A widely accepted practice in Chinese medicine for centuries, acupuncture is finding its place in modern medicine. When practiced by a licensed physician with specialized training, it is referred to as “medical acupuncture” and is often used as a complimentary therapy to:
• Promote health and wellness
• Prevent illnesses
• Treat certain medical conditions
Uses of Acupuncture
Acupuncture is mostly commonly known as a pain management therapy. In fact, it is frequently used by U.S. military physicians to treat post-traumatic stress disorder (PTSD) and chronic pain. However, it has much broader applications.
The World Health Organization recognizes the use of acupuncture for a variety of conditions, including:
• Digestive disorders (e.g., gastritis and hyperacidity, spastic colon, constipation, diarrhea)
• Respiratory disorders (e.g., sinusitis, sore throat, bronchitis, asthma, recurrent chest infections)
• Neurological and muscular disorders (e.g., headaches, facial tics, neck pain, frozen shoulder,
tennis elbow, lower back pain)
• Urinary, menstrual and reproductive problems
• Physical issues relating to tension, stress and emotional conditions
How Acupuncture Works
Channels of energy, called meridians, run throughout the body to irrigate and nourish the tissues. When these meridians are compromised due to illness or stress, acupuncture can stimulate the nervous system and cause the body to release endorphins and other chemicals. This increases blood flow and affects brain chemistry in a way that promotes healing.
Acupuncture needles are very thin and painless for most people. In some cases, electrical stimulation is added so the benefits of the treatment can penetrate deeper into the body.
The number of acupuncture treatments needed is different for each person, depending upon the condition. For acute issues, just a few sessions may be necessary. However, chronic conditions may require more frequent treatments, often followed by periodic maintenance sessions.
Possible Side Effects
A deep sense of relaxation or even mild disorientation following acupuncture is common. On occasion, symptoms can worsen for a few days. And on rare occasions, some people experience changes in appetite, sleep, emotions or bowel/urination patterns. This typically means treatment is starting to work. Should symptoms last more than a few days or worsen, contact your physician immediately.
Preparing for Acupuncture
Continue taking prescription medications from your doctor. It is important to discuss any substance abuse
issues with the physician conducting the acupuncture treatment as that seriously interferes with its effectiveness. Avoid large meals before and after acupuncture. Also avoid sexual activity and alcohol consumption within 6 hours before and after treatment. And plan on resting as much as possible following acupuncture.
Some health insurance plans cover medical acupuncture. Check with your individual carrier to verify coverage.

- [PROVIDED MATERIAL]
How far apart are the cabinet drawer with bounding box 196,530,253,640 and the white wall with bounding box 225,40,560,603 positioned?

- [PROBLEM SET]
1. List every respiratory disorder that the acupuncture text gives as an example.
2. Write out the part of the acupuncture text from "Possible Side Effects" to "possible following acupuncture.".

- [ANSWER SET]
1. sinusitis, sore throat, bronchitis, asthma, recurrent chest infections

2.
Possible Side Effects
A deep sense of relaxation or even mild disorientation following acupuncture is common. On occasion, symptoms can worsen for a few days. And on rare occasions, some people experience changes in appetite, sleep, emotions or bowel/urination patterns. This typically means treatment is starting to work. Should symptoms last more than a few days or worsen, contact your physician immediately.
Preparing for Acupuncture
Continue taking prescription medications from your doctor. It is important to discuss any substance abuse
issues with the physician conducting the acupuncture treatment as that seriously interferes with its effectiveness. Avoid large meals before and after acupuncture. Also avoid sexual activity and alcohol consumption within 6 hours before and after treatment. And plan on resting as much as possible following acupuncture.